• _Gestelde opgave 1_:
Kloppen de volgende uitspraken met het stuk over het verantwoordingsonderzoek bij Buitenlandse Zaken? (a) De Minister beantwoordde de vragen bij brief van 5 juni 2025. (b) De griffier van de commissie is Klaver. (c) De lijst werd vastgesteld op 21 mei 2025.
• _Gestelde opgave 2_:
Geef uit het stuk over het verantwoordingsonderzoek bij Buitenlandse Zaken letterlijk de passage terug van "Lijst van vragen en antwoorden : Lijst" tot "Zaken (Kamerstuk 36470-V-2)".

Lijst van vragen en antwoorden : Lijst van vragen en antwoorden, gesteld aan de regering, over het rapport Resultaten verantwoordingsonderzoek 2024 bij het Ministerie van Buitenlandse Zaken (Kamerstuk 36470-V-2)
36 740 V Jaarverslag en slotwet Ministerie van Buitenlandse Zaken 2024
Nr. 6
LIJST VAN VRAGEN EN ANTWOORDEN
Vastgesteld 18 juni 2025
De vaste commissie voor Buitenlandse Zaken heeft een aantal vragen voorgelegd aan
de Minister van Buitenlandse Zaken over de brief van 21 mei 2025 over het rapport
Resultaten verantwoordingsonderzoek 2024 bij het Ministerie van Buitenlandse Zaken
(Kamerstuk 36 470 V, nr. 2).
De Minister heeft deze vragen beantwoord bij brief van 5 juni 2025. Vragen en antwoorden
zijn hierna afgedrukt.
De voorzitter van de commissie, Klaver
De griffier van de commissie, Westerhoff
1
Hoe kijkt u naar de kritiek van de Algemene Rekenkamer op de financiën in het licht
van de benodigde bezuinigingen? Denkt u dat de verbetering van eigen financiën ook
een rol kan spelen binnen de bezuinigingen?

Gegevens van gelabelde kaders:
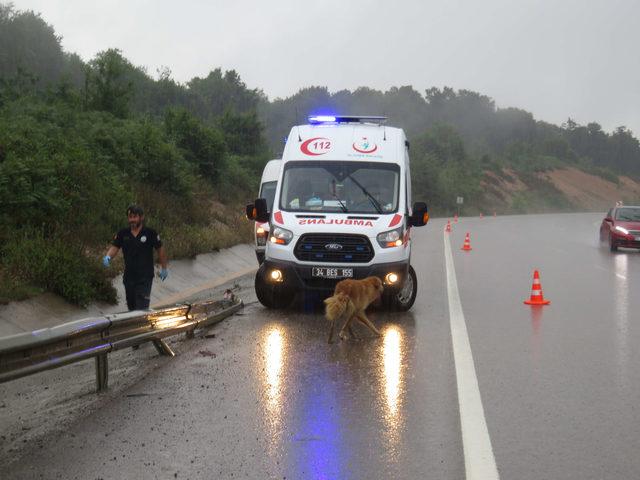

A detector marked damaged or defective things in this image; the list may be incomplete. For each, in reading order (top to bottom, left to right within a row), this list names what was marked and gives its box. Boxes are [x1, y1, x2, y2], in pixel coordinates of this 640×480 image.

damaged guardrail [0, 296, 244, 394]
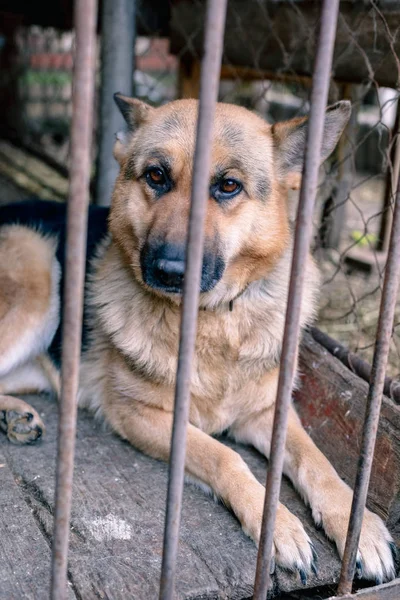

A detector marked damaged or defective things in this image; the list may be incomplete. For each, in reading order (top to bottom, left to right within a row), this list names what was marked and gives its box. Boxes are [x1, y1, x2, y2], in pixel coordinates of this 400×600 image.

rusty metal bar [50, 0, 98, 596]
rusty metal bar [159, 0, 228, 596]
rusty metal bar [253, 2, 340, 596]
rusty metal bar [338, 170, 400, 596]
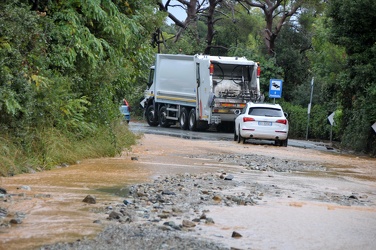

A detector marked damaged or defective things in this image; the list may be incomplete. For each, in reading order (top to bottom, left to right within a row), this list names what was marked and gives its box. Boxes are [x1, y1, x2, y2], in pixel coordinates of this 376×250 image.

damaged road surface [0, 132, 376, 249]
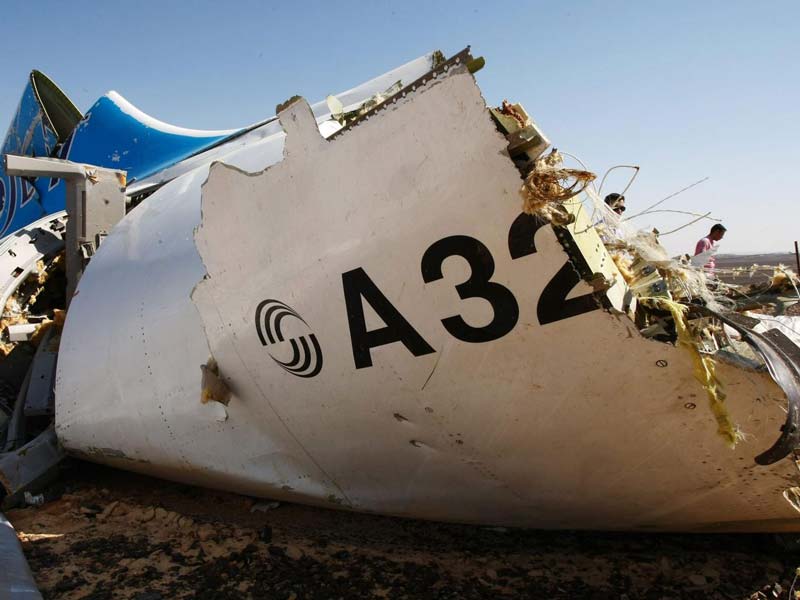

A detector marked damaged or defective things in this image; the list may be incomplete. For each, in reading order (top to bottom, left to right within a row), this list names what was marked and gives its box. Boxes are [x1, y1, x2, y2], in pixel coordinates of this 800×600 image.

broken metal bracket [696, 308, 800, 466]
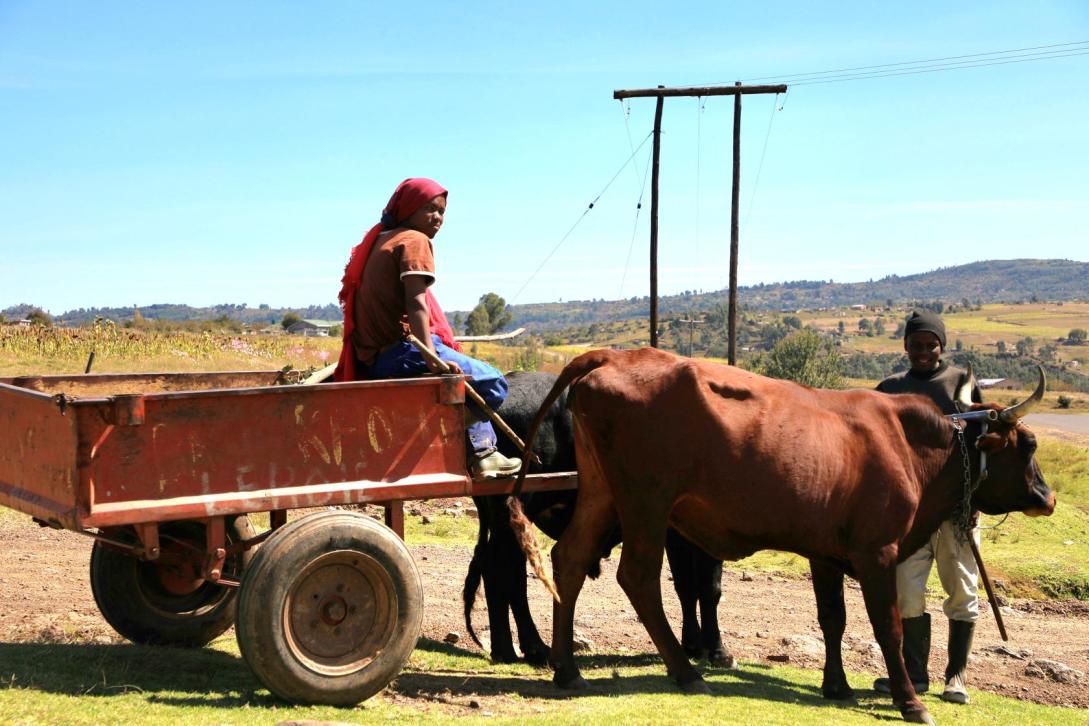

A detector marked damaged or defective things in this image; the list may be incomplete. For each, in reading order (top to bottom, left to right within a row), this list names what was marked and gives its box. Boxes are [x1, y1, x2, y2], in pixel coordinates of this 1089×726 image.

rusty cart bed [0, 370, 576, 704]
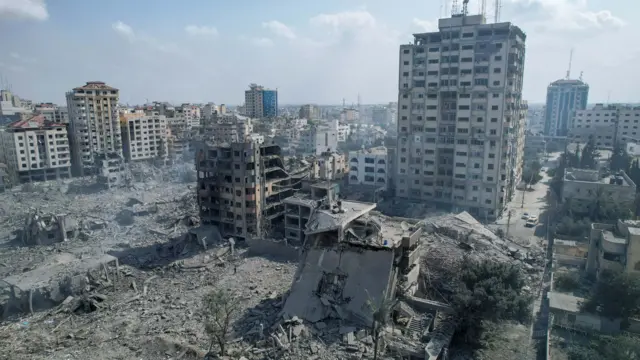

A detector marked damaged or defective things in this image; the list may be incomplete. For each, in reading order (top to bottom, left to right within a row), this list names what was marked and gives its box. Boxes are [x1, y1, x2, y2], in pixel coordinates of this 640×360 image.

damaged multi-story building [196, 141, 298, 239]
shattered wall [284, 245, 396, 326]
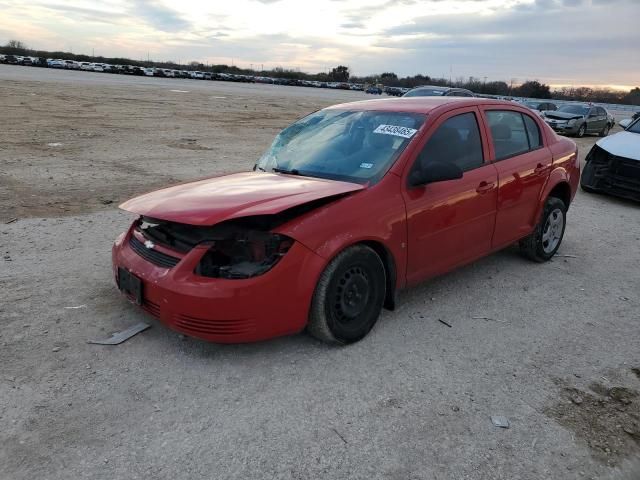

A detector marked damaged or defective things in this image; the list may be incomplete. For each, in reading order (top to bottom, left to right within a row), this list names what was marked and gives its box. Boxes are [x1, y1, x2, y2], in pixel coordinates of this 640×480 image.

wrecked car in background [544, 103, 612, 137]
wrecked car in background [580, 116, 640, 202]
crumpled hood [596, 130, 640, 162]
crumpled hood [120, 172, 364, 226]
wrecked car in background [114, 97, 580, 344]
damaged front end [136, 216, 296, 280]
missing headlight [196, 232, 294, 280]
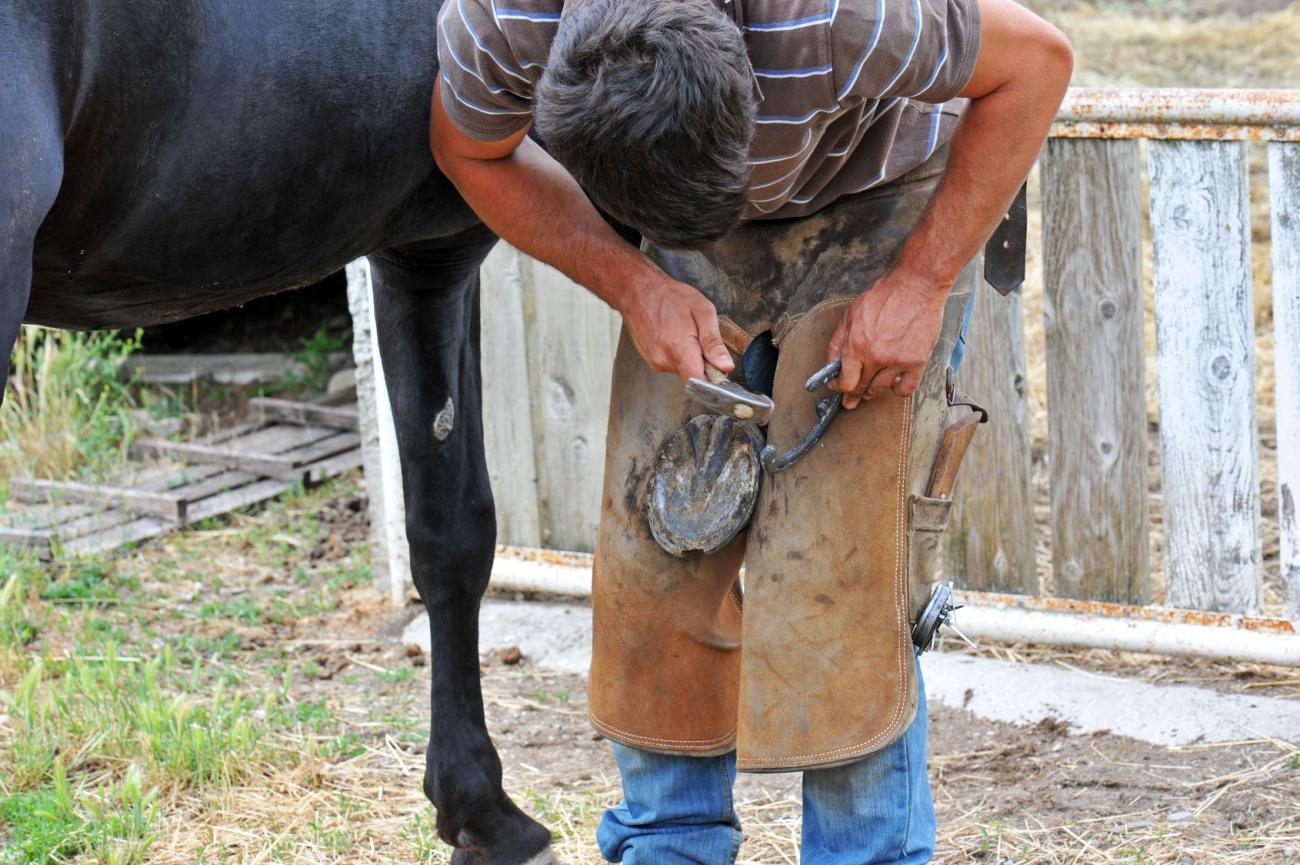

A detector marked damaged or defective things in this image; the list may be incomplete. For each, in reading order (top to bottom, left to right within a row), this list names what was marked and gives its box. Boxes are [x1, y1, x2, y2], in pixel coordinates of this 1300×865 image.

• _Juiste uitkomst 1_:
(a) Ja: "De Minister heeft deze vragen beantwoord bij brief van 5 juni 2025."
(b) Nee: "De griffier van de commissie, Westerhoff"
(c) Nee: "Vastgesteld 18 juni 2025"

• _Juiste uitkomst 2_:
Lijst van vragen en antwoorden : Lijst van vragen en antwoorden, gesteld aan de regering, over het rapport Resultaten verantwoordingsonderzoek 2024 bij het Ministerie van Buitenlandse Zaken (Kamerstuk 36470-V-2)